Maraudage dans le secteur public : Les 5 grandes forces syndicales signent un « protocole de solidarité »

Les instances des cinq principales forces syndicales (APTS, CSN, CSQ, FIQ et FTQ) ont ratifié à la fin du mois d’avril un « protocole de solidarité » effectif jusqu’à l’issue des négociations 2020 dans le secteur public. Ces organisations s’engagent dès maintenant à ne pas solliciter, initier, provoquer ou soutenir une campagne de changement d’allégeance au détriment d’une organisation syndicale rivale.

L’entente ne contient toutefois aucune disposition concernant la formation d’un éventuel front commun entre, d’une part, l’alliance de la Fédération Interprofessionnelle de la santé du Québec (FIQ) et de l’Alliance du personnel professionnel et technique de la santé et des services sociaux (APTS) et, d’autre part, les trois centrales syndicales (CSN, FTQ, CSQ). En ce sens, il s’agit d’un « pacte de non-maraudage ». Et non d’un engagement formel en vue de construire une réelle alliance intersyndicale par le sommet.

Une première

C’est la première fois qu’un pacte de solidarité n’est pas attaché à une entente de négociation en front commun. Les centrales n’ont pas jugé nécessaire d’utiliser la menace d’un maraudage comme levier pour forcer la FIQ et l’APTS à joindre les rangs de l’éventuel front commun. La raison est simple : les centrales n’ont plus le rapport de force pour briser la croissance des organisations syndicales qui se définissent par rapport à l’identité professionnelle de leurs membres, comme la FIQ, l’APTS et la Fédération autonome de l’enseignement (FAE).

Un gain important

Le « protocole de solidarité » constitue un gain important. L’enthousiasme avec lequel les militants et militantes de la base ont accueilli l’entente de principe témoigne de l’état d’esprit de la base concernant les campagnes de maraudage. Plutôt que d’engouffrer des milliers d’heures militantes et des millions de dollars dans des campagnes de signatures de cartes et de dénigrement, les militants et militantes pourront utiliser leurs ressources pour mener des luttes locales et pour préparer les prochaines négociations.

Condition à une solidarité intersyndicale

Malgré sa portée limitée, ce protocole est une condition nécessaire pour le développement de perspectives combatives basées sur une solidarité intersyndicale. Le protocole ne concerne que les campagnes de changement d’allégeance syndicale, pas la question des alliances intersyndicales sur le plan de la négociation. Une campagne de maraudage à l’été 2019 aurait certainement eu des effets dévastateurs sur le développement de la solidarité intersyndicale dans le cadre des négociations de 2020. Comment développer un sentiment de solidarité sur le plancher d’un hôpital lorsque six mois plus tôt, une lutte cannibale se déroulait entre les murs de l’établissement? Tous les militants et militantes qui ont connu une période de maraudage savent que les arguments et les méthodes employées lors des campagnes de recrutement ne sont pas toujours à la hauteur des idéaux de justice sociale et de solidarité à la source du mouvement ouvrier.
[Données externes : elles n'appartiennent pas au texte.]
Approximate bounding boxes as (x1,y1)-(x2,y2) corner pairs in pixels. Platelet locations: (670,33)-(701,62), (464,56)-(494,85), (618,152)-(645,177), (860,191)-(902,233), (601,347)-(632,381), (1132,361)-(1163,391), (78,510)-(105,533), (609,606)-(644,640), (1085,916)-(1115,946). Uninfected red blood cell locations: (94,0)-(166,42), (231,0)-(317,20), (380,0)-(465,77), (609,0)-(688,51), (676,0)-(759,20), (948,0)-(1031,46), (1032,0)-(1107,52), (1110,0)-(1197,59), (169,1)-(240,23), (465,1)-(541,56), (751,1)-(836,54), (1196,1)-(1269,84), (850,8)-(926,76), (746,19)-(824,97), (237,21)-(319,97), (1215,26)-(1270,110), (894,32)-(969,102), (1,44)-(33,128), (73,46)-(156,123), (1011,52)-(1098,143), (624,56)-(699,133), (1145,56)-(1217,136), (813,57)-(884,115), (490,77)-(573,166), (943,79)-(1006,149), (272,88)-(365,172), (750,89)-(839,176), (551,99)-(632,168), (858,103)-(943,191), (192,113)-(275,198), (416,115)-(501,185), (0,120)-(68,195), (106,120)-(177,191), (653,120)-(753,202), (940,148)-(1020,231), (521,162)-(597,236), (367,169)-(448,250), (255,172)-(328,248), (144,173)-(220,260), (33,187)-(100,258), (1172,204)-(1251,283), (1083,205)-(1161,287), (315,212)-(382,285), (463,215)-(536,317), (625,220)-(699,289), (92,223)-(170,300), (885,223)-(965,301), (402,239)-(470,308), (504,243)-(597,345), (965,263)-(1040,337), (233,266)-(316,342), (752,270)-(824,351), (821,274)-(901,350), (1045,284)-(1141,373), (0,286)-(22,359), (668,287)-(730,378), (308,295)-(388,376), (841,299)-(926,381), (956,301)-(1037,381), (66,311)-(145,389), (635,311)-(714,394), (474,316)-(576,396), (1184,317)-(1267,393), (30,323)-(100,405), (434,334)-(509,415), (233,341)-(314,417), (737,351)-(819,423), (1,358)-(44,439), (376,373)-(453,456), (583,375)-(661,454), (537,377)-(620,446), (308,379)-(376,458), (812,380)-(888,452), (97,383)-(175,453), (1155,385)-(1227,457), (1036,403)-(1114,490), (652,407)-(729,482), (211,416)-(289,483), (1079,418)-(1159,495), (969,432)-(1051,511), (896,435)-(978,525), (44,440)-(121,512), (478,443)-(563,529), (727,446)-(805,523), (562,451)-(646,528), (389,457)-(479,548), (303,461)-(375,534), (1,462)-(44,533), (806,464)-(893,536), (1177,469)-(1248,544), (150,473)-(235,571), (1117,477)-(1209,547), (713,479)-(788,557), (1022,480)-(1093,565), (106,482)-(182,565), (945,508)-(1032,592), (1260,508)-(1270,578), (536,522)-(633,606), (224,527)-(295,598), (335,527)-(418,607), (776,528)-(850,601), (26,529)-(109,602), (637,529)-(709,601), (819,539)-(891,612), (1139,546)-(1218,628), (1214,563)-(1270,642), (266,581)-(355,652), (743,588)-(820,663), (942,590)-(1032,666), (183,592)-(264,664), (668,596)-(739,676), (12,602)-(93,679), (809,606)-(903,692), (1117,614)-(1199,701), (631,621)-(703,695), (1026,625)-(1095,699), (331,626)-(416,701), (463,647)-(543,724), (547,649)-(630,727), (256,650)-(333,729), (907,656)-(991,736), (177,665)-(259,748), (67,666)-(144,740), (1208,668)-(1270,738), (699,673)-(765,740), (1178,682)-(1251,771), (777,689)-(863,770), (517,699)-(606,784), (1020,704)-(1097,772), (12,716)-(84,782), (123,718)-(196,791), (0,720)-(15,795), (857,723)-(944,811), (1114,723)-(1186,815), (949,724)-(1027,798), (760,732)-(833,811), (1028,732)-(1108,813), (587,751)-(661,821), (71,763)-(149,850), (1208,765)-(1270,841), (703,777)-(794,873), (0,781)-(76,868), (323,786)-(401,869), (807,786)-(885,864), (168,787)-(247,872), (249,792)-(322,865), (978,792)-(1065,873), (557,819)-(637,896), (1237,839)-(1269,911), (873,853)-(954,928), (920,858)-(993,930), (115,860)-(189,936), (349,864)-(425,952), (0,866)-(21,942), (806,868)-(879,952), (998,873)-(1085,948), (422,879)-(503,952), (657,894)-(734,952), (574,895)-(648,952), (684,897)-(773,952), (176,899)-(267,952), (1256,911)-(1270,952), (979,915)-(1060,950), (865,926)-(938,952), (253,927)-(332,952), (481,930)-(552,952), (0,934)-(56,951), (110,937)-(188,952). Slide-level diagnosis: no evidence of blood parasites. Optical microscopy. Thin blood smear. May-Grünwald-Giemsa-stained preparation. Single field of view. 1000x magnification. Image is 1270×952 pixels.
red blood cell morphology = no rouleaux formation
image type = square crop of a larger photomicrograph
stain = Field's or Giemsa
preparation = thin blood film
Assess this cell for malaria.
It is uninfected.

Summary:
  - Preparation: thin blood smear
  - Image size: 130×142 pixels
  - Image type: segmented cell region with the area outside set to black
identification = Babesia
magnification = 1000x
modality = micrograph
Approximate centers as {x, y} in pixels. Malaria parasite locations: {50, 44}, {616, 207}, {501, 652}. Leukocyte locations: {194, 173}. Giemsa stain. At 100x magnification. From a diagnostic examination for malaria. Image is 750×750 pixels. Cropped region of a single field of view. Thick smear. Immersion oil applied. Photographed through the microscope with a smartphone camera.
Bâtir la solidarité sur le plancher

Même si les directions syndicales signent un « protocole de solidarité » sans s’avancer, précisément, sur la manière de déployer cette solidarité, il appartiendra aux militants et militantes de la base d’utiliser l’opportunité de ce pacte de non-agression pour bâtir la solidarité intersyndicale sur le plancher. Que les infirmières ne veuillent pas négocier avec les centrales n’empêche en rien que, par la base, des actions de mobilisation concertées puissent se dérouler par leur initiative.

La mise sur place de comités d’actions intersyndicaux dans chacune des installations devrait être une des priorités des militants et militantes combatives, et ce, peu importe la pudeur des directions syndicales. Même s’il y a plusieurs organisations syndicales ayant des priorités particulières, il n’y a qu’un « boss »: l’État-patron dirigé par un parti raciste de droite austéritaire, la CAQ. La solidarité intersyndicale doit se construire même s’il y a plusieurs tables de négociations économiques. Ce pacte de non-maraudage rend cette avenue possible.
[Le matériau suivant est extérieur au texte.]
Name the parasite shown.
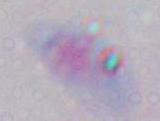
Toxoplasma gondii.

Summary:
  - Modality: photomicrograph
  - Magnification: 1000x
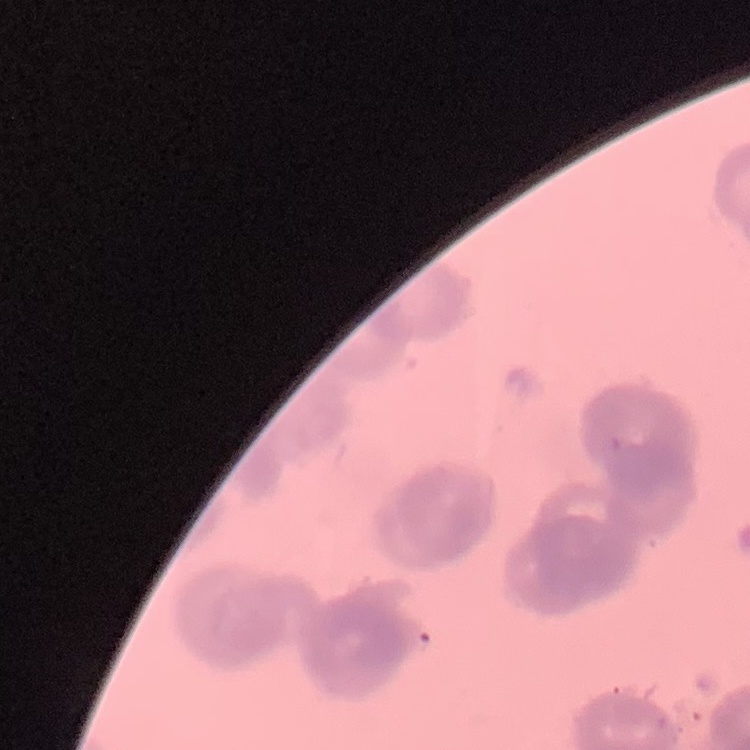

Summary:
  - Erythrocyte morphology: rouleaux formation
  - Stain: Field's or Giemsa
  - Image type: one tile cut from a larger photomicrograph
  - Preparation: thin blood film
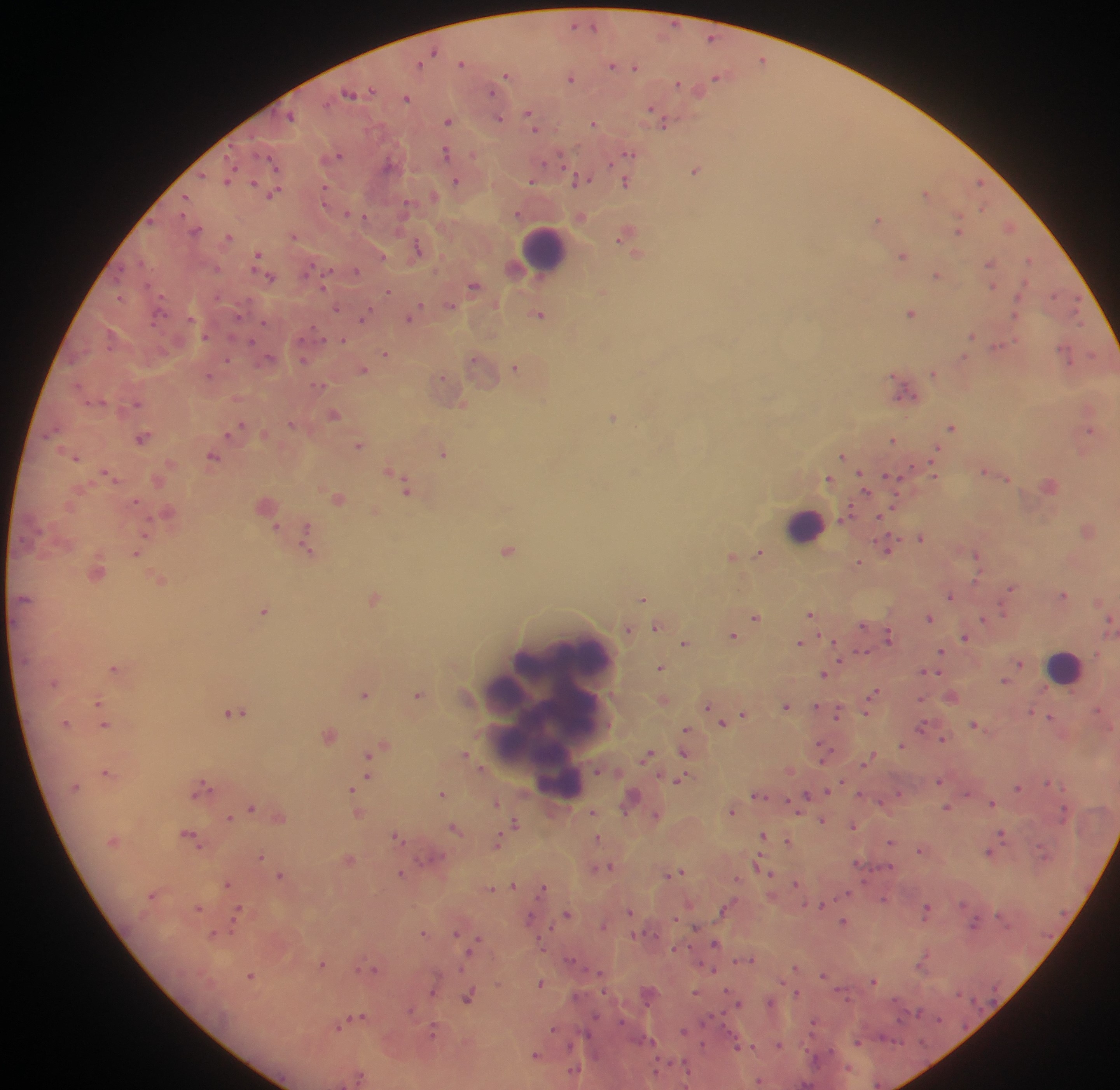
Approximate centers as x y in pixels. Plasmodium parasite locations: 574 23; 595 25; 711 37; 434 50; 762 58; 462 62; 419 64; 612 64; 636 66; 507 74; 715 75; 572 78; 678 83; 371 89; 491 91; 349 92; 406 97; 650 108; 529 112; 292 115; 498 117; 448 120; 594 122; 665 123; 534 128; 446 152; 628 153; 339 154; 560 158; 273 161; 387 164; 233 165; 696 170; 203 174; 228 178; 456 180; 532 180; 581 180; 254 181; 626 182; 978 182; 325 192; 925 192; 273 193; 185 197; 405 204; 982 207; 347 213; 518 213; 581 215; 365 216; 878 219; 1009 225; 957 229; 196 230; 623 233; 293 235; 230 236; 417 246; 258 254; 638 254; 383 255; 903 255; 1029 258; 142 261; 990 261; 217 268; 356 269; 936 274; 270 277; 325 282; 474 284; 991 285; 388 291; 602 291; 120 295; 419 305; 451 305; 337 307; 910 312; 1015 312; 538 313; 238 314; 1078 314; 363 317; 409 318; 264 321; 205 335; 972 335; 342 339; 253 341; 997 345; 385 352; 1064 352; 1092 354; 269 357; 963 357; 474 358; 227 359; 303 359; 516 367; 363 369; 933 373; 209 375; 441 376; 78 384; 320 385; 905 391; 136 403; 334 414; 613 416; 291 424; 951 426; 236 427; 54 429; 1089 429; 143 437; 894 439; 359 445; 443 451; 934 452; 842 455; 213 456; 76 457; 389 469; 985 470; 107 472; 934 473; 861 474; 892 477; 828 478; 1007 478; 406 487; 864 489; 338 498; 135 500; 848 513; 879 517; 275 527; 308 535; 921 536; 307 547; 888 547; 508 549; 137 552; 759 552; 976 553; 732 555; 859 560; 977 578; 161 579; 1010 588; 1063 594; 951 595; 24 597; 374 598; 642 598; 265 609; 1002 610; 811 613; 755 616; 929 617; 984 619; 1109 621; 862 624; 656 626; 628 629; 734 634; 888 636; 964 637; 684 643; 799 643; 941 650; 864 652; 840 661; 1020 662; 113 667; 660 667; 924 672; 937 672; 824 673; 1005 680; 874 692; 364 693; 418 693; 921 698; 98 701; 816 705; 707 706; 785 706; 1098 708; 1031 711; 234 712; 838 712; 866 712; 743 713; 1050 716; 722 723; 974 723; 105 725; 921 726; 686 729; 329 735; 944 739; 902 744; 381 746; 373 752; 684 752; 465 753; 647 754; 823 754; 873 755; 369 761; 106 771; 368 771; 678 779; 939 780; 842 781; 363 782; 1048 782; 203 785; 1017 787; 352 788; 829 789; 442 793; 807 793; 860 793; 967 793; 757 795; 632 797; 496 802; 992 802; 252 807; 945 807; 593 811; 733 811; 358 813; 657 815; 229 817; 822 819; 515 822; 853 825; 455 828; 1002 832; 762 834; 190 835; 396 837; 597 837; 788 840; 890 840; 497 843; 919 849; 1043 852; 989 853; 260 855; 350 858; 429 858; 757 863; 608 866; 890 866; 679 871; 400 872; 770 873; 280 875; 737 878; 796 883; 226 884; 512 884; 544 887; 490 888; 847 893; 153 894; 884 898; 963 903; 822 906; 198 907; 926 909; 237 912; 630 912; 567 914; 529 916; 1000 916; 844 921; 973 924; 603 925; 234 926; 695 926; 423 933; 456 933; 214 934; 633 935; 476 942; 715 942; 675 948; 751 959; 923 959; 570 960; 322 963; 463 966; 796 968; 375 969; 714 969; 250 975; 824 975; 873 980; 541 982; 433 988; 695 992; 797 993; 468 997; 770 1002; 739 1003; 410 1010; 919 1011; 361 1016; 939 1018; 621 1021; 813 1023; 338 1025; 552 1028; 432 1030; 683 1031; 651 1040; 858 1041; 778 1044; 738 1046; 753 1046; 535 1054; 574 1071; 758 1081. Leukocyte locations: 546 246; 805 523; 567 662; 1065 664; 502 692; 513 699; 550 718; 560 780. Mobile-phone photograph taken through the microscope. Image is 1120×1090 pixels. Single field of view. Collected in Ghana. Thick blood smear.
La solidarité de la classe travailleuse

Dans le contexte des tensions intersyndicales aiguës de 1972, Jean-Marc Piotte relate les paroles d’un permanent de la CSN lors d’une assemblée intersyndicale avec la FTQ pendant la lutte des syndiqués de Sept-Îles: « Mon frère peut me donner une claque, mais si c’est un étranger qui le touche, nous serons deux pour le planter ». Quelques semaines plus tôt, les syndiqué·e·s du secteur de la construction des deux organisations se battaient à coup de bâtons, de chaînes de fer et de cocktails Molotov sur les chantiers. Cette solidarité de classe est plus forte que le corporatisme des directions syndicales, front commun ou pas. Le chauvinisme organisationnel ne peut y résister si nous déployons les efforts à la base pour construire cette solidarité.

Des absent·e·s

Le Syndicat de la fonction publique et parapublique du Québec (SFPQ), le Syndicat des professionnelles et professionnels du gouvernement du Québec (SPGQ) ainsi que la FAE ne sont pas signataires du « protocole de solidarité ». De leur côté, le SFPQ et le SPGQ ne sont pas réellement à risque de perte d’effectifs. Le premier est accrédité en vertu de l’article 64 de la Loi sur la fonction publique. Il n’est par conséquent « pas maraudable », sauf si le gouvernement lui retirerait son accréditation par une loi. Le second détient une accréditation de 18 000 membres de la fonction publique répartis aux quatre coins du Québec. Une campagne de maraudage standard de cette ampleur est pratiquement impossible. De plus, le SPGQ exige la cotisation syndicale la plus basse au Québec, argument de poids malheureusement.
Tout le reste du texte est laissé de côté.